• _WORK REQUIRED_: Replace "beige baseball cap" with "gray baseball cap" in the listing, from its first line up to and including the line with "- red polo shirt", and write out only those lines with everything else unchanged.

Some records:
####################
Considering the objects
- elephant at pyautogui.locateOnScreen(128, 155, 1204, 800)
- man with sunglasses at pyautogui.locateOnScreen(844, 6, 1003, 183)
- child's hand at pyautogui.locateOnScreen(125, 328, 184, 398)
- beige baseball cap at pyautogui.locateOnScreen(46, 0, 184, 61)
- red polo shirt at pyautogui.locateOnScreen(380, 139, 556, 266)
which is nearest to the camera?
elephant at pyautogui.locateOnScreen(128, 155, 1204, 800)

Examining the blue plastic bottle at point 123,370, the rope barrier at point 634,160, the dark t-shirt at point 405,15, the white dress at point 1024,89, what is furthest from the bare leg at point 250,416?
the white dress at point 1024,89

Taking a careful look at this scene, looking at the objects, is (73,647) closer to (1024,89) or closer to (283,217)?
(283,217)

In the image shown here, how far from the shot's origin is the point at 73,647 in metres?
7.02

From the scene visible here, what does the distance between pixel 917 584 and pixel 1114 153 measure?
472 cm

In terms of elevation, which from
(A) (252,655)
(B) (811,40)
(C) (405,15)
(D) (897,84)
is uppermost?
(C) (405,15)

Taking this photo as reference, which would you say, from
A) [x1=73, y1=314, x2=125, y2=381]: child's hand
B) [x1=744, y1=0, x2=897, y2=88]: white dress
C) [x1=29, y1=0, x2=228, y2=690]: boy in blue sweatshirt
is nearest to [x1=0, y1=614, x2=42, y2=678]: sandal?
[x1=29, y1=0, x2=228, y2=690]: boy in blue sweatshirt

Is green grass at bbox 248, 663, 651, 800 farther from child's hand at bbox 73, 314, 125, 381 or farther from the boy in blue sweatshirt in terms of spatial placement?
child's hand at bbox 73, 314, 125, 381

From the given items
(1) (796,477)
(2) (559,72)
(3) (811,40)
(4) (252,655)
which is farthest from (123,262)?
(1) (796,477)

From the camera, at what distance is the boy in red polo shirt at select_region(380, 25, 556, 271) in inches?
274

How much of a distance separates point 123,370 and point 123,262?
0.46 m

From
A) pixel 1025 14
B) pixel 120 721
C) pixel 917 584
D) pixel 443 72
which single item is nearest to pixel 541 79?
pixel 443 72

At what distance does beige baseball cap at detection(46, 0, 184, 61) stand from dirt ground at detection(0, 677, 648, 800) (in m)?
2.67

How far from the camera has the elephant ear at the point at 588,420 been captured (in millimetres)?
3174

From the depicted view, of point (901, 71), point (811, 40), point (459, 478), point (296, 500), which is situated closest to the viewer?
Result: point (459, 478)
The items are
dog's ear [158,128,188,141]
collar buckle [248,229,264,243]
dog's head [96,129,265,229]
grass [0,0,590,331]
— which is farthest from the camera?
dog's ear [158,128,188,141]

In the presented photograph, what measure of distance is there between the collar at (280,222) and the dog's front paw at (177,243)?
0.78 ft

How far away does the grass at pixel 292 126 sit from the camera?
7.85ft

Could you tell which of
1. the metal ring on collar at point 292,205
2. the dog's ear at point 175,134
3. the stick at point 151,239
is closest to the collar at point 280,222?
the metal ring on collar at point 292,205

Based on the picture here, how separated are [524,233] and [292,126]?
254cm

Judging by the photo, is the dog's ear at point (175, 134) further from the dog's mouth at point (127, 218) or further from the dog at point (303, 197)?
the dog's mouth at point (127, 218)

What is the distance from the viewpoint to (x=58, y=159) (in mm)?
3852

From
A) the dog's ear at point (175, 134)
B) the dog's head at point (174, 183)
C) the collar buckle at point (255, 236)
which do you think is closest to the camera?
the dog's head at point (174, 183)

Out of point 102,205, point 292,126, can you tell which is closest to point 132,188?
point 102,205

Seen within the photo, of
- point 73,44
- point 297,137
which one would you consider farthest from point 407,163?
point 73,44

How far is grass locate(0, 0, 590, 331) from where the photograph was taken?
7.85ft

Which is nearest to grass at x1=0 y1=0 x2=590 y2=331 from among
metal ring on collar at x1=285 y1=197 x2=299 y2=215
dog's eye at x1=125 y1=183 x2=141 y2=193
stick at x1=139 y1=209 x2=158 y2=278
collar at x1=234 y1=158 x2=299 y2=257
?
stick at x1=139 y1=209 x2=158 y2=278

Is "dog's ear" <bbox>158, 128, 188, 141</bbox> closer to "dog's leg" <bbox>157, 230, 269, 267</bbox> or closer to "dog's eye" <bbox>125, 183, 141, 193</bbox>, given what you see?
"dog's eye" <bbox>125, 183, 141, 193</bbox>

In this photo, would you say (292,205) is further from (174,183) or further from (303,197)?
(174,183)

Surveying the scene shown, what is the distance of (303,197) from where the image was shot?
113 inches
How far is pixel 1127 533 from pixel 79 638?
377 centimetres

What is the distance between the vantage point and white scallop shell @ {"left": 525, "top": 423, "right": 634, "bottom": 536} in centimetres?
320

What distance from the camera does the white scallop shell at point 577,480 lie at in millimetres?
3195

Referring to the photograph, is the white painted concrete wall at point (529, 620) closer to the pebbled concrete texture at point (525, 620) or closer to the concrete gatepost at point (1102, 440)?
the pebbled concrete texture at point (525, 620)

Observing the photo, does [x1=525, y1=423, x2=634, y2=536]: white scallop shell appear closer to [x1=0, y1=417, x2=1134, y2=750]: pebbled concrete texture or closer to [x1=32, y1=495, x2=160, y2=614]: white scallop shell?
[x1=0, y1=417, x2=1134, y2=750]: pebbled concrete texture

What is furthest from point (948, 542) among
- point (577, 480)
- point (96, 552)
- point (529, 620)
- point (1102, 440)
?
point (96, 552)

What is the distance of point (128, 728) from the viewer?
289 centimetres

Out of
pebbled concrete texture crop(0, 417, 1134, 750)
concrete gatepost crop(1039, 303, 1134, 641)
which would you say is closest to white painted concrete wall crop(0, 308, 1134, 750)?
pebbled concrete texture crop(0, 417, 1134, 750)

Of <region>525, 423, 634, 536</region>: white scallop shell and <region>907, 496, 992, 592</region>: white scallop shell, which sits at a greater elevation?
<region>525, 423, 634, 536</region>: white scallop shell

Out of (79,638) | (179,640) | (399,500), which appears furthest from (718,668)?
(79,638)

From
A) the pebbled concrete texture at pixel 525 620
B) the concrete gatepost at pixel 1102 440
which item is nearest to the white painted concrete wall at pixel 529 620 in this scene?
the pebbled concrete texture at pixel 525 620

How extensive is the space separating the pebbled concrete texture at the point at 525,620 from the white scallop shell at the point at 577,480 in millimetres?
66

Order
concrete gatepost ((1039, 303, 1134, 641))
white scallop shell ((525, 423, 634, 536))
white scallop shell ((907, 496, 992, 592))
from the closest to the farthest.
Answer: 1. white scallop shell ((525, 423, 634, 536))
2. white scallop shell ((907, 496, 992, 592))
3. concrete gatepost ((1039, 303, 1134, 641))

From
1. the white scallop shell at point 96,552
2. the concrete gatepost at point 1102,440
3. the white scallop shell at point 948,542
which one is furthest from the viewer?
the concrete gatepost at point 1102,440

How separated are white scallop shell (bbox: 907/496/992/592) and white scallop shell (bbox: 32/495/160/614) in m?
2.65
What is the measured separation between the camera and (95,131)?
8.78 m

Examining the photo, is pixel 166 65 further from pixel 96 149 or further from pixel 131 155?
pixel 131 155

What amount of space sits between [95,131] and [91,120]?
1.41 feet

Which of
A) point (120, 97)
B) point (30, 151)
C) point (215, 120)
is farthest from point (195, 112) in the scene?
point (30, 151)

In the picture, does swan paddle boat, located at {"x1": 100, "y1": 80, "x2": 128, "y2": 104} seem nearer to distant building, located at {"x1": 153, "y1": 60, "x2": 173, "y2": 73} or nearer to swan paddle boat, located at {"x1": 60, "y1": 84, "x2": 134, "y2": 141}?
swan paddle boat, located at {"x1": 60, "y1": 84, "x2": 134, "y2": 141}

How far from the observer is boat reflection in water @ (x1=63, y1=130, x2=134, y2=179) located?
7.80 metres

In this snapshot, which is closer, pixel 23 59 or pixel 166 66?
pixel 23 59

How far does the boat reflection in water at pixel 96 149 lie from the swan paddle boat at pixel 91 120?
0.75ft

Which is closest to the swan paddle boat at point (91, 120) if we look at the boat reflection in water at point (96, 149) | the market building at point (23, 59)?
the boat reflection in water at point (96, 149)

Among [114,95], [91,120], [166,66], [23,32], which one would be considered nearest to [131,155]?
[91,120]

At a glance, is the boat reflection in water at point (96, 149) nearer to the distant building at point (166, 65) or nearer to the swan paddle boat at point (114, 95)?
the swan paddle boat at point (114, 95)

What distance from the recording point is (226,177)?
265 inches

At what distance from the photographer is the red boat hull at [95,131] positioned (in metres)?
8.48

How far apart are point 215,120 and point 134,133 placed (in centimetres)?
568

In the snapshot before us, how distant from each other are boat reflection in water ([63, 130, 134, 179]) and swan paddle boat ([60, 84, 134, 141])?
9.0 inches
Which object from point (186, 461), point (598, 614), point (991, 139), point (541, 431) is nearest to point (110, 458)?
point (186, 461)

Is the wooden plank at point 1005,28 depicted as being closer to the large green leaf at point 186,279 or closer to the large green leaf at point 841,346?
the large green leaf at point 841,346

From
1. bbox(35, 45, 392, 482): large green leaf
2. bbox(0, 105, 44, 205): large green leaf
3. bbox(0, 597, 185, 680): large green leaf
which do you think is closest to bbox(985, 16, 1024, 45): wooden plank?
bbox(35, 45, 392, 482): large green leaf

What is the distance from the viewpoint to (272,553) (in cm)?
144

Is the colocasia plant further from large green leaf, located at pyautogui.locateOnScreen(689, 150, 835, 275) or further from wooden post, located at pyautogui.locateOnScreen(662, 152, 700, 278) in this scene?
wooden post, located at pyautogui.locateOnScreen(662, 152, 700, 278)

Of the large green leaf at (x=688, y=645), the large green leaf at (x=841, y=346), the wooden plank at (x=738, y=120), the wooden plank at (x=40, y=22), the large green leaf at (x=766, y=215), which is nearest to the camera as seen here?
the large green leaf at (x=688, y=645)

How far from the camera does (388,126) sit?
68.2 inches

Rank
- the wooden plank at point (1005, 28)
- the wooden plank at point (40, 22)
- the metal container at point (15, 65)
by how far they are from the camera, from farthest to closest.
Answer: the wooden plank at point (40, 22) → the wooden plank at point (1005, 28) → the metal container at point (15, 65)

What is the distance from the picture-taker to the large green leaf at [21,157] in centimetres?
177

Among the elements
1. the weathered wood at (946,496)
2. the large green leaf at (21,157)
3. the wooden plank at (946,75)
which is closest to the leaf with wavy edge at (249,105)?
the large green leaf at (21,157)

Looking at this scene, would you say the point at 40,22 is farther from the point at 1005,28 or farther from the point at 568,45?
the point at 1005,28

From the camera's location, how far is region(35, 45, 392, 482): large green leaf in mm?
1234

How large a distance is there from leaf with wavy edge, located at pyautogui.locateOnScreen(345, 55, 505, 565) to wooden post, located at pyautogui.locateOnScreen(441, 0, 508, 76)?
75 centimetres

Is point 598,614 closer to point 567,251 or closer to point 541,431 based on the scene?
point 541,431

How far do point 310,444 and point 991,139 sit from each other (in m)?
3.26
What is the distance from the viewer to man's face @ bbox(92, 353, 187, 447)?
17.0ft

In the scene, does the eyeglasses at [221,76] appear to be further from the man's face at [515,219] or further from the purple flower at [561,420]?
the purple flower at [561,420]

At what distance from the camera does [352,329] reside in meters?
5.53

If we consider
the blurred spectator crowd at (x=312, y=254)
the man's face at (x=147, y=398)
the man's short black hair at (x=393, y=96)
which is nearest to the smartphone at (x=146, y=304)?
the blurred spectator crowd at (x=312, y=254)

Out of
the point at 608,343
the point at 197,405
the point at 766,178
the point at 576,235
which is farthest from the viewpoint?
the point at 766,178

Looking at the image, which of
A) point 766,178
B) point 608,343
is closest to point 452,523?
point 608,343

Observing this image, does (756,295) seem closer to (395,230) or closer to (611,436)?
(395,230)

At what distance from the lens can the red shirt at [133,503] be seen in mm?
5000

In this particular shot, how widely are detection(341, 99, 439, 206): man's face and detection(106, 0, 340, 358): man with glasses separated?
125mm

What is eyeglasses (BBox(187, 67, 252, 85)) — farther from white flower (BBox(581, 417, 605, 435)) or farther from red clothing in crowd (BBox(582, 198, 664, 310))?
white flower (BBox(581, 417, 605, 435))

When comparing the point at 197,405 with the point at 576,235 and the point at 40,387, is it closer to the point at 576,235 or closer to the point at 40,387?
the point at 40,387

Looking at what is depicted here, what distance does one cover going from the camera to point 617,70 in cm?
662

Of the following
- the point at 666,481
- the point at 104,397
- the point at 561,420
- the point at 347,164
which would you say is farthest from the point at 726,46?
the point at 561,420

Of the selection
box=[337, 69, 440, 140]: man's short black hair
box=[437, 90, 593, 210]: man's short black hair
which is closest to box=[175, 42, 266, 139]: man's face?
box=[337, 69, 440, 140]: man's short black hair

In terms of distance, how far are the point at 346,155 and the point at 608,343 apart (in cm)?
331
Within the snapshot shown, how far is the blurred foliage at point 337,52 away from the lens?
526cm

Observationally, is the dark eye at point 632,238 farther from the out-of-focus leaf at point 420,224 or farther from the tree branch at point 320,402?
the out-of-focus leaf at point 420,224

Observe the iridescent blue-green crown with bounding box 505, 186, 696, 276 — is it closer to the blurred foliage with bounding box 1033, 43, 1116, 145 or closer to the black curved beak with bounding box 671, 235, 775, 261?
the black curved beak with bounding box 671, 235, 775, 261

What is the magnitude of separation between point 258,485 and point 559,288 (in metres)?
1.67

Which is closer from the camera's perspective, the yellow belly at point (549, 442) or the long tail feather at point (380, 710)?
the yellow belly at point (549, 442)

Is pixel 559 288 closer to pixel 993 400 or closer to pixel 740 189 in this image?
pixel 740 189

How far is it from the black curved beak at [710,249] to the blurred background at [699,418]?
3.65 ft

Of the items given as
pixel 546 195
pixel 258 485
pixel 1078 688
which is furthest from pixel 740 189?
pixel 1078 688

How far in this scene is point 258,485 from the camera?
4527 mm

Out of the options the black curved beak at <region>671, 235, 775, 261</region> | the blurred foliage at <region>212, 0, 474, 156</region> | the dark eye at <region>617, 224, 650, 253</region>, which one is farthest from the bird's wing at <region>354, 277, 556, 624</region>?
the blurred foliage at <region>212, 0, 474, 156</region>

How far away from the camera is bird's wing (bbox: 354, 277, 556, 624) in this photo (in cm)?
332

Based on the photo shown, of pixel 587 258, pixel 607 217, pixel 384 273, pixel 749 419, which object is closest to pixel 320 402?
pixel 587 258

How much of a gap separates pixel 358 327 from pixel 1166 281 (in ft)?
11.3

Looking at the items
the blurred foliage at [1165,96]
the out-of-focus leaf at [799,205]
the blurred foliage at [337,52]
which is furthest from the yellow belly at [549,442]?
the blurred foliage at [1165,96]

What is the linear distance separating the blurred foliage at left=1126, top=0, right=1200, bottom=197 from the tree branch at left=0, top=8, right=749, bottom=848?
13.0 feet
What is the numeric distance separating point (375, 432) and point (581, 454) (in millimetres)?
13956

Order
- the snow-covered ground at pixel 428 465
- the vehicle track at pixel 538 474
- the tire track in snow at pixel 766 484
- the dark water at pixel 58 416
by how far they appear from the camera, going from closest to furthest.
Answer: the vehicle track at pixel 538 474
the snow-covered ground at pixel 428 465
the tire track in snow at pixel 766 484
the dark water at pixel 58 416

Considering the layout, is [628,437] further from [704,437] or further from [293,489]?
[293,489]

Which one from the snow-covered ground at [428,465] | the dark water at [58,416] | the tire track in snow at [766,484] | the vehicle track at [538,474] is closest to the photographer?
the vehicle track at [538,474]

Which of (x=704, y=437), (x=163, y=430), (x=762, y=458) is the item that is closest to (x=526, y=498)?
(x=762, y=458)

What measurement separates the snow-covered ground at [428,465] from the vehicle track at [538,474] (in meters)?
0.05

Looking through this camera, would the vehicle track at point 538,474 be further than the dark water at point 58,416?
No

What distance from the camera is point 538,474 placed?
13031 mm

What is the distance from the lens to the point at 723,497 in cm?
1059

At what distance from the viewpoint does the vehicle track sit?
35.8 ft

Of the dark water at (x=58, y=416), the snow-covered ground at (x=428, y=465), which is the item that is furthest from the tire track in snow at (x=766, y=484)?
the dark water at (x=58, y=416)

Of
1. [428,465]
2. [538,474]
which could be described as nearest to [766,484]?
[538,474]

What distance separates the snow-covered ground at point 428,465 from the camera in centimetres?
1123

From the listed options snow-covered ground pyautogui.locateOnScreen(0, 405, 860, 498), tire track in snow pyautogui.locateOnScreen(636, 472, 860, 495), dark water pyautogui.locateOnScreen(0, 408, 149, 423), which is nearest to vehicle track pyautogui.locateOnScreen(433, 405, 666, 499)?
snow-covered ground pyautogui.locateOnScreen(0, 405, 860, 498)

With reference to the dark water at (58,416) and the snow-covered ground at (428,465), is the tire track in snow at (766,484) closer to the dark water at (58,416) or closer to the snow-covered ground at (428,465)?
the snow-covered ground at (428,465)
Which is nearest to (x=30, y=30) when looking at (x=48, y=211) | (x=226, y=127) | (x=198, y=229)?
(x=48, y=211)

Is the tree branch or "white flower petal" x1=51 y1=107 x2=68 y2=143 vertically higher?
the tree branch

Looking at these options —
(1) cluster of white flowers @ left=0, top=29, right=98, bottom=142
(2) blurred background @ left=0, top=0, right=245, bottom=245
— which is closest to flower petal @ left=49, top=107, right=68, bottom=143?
####################
• _RESPONSE BELOW_:
Considering the objects
- elephant at pyautogui.locateOnScreen(128, 155, 1204, 800)
- man with sunglasses at pyautogui.locateOnScreen(844, 6, 1003, 183)
- child's hand at pyautogui.locateOnScreen(125, 328, 184, 398)
- gray baseball cap at pyautogui.locateOnScreen(46, 0, 184, 61)
- red polo shirt at pyautogui.locateOnScreen(380, 139, 556, 266)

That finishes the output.